My homeland
- سردبیر

- Jan 18
- 2 min read
.
We have slipped back forty‑four years, as if time were a trapdoor, into 1981—the year of the great slaughter. Over these decades, tens of thousands of Iranians have been arrested, tortured, and killed by the ruling power. The war against the homeland, that anti‑national war, belongs to another, darker chapter; let it rest aside for now. What grips the mind is this: why do people, for the thousandth time, err in choosing their leaders, rehearsing the same catastrophe again and again? Have we truly become prisoners of an endless orbit, condemned to circle the same dead star?#
Hands stretch toward the West, as if salvation could be subcontracted, as if a jester like Trump were anything but the return of an old wound in a cheaper mask.

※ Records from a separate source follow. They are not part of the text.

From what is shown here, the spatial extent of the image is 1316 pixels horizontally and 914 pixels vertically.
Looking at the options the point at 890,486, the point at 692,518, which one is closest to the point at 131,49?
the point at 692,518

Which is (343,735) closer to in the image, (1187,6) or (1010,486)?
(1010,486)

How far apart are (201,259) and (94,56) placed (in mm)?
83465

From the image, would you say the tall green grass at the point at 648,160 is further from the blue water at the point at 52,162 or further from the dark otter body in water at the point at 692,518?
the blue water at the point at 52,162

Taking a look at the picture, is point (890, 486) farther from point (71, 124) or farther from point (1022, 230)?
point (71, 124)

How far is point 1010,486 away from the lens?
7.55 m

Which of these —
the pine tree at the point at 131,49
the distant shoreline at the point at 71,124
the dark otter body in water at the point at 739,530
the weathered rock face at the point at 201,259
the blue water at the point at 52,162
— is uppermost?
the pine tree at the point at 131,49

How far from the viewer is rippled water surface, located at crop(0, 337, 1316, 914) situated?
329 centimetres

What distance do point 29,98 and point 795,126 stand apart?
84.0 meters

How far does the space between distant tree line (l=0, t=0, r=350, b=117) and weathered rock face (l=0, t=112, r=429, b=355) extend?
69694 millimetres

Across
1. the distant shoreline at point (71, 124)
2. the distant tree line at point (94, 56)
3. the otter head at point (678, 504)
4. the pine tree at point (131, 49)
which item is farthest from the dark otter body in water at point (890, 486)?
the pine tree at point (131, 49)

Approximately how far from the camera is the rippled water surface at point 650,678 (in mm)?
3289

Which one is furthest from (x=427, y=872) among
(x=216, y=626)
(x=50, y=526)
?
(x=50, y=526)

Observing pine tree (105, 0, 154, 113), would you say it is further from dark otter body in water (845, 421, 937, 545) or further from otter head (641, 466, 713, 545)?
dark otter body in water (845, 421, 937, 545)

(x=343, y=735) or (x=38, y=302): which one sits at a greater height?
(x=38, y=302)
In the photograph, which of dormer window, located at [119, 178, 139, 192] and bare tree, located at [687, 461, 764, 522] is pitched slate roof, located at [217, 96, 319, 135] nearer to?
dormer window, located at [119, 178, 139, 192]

Facing them stands a regime long since unmasked, sparing neither child nor adult, reaching for chemical agents and live rounds against its own, cataloguing crimes faster than memory can keep up. Once more the marches bloom in streets across the world, once more the petitions, the hashtags, the fragile faith in media and every other thin instrument of visibility—will any of it puncture the armour, bend the script even slightly? The familiar depression after defeat waits in ambush, but something else has begun as well, something that will not easily go back into the bottle; a process is moving forward, slow and irreversible, and a people is learning, painfully, the shape of its own path.
For the hygiene of my feelings, I retreat into literature and art. This is how the soul is laundered and mended, page by page, image by image, until it remembers that it was not born merely to endure.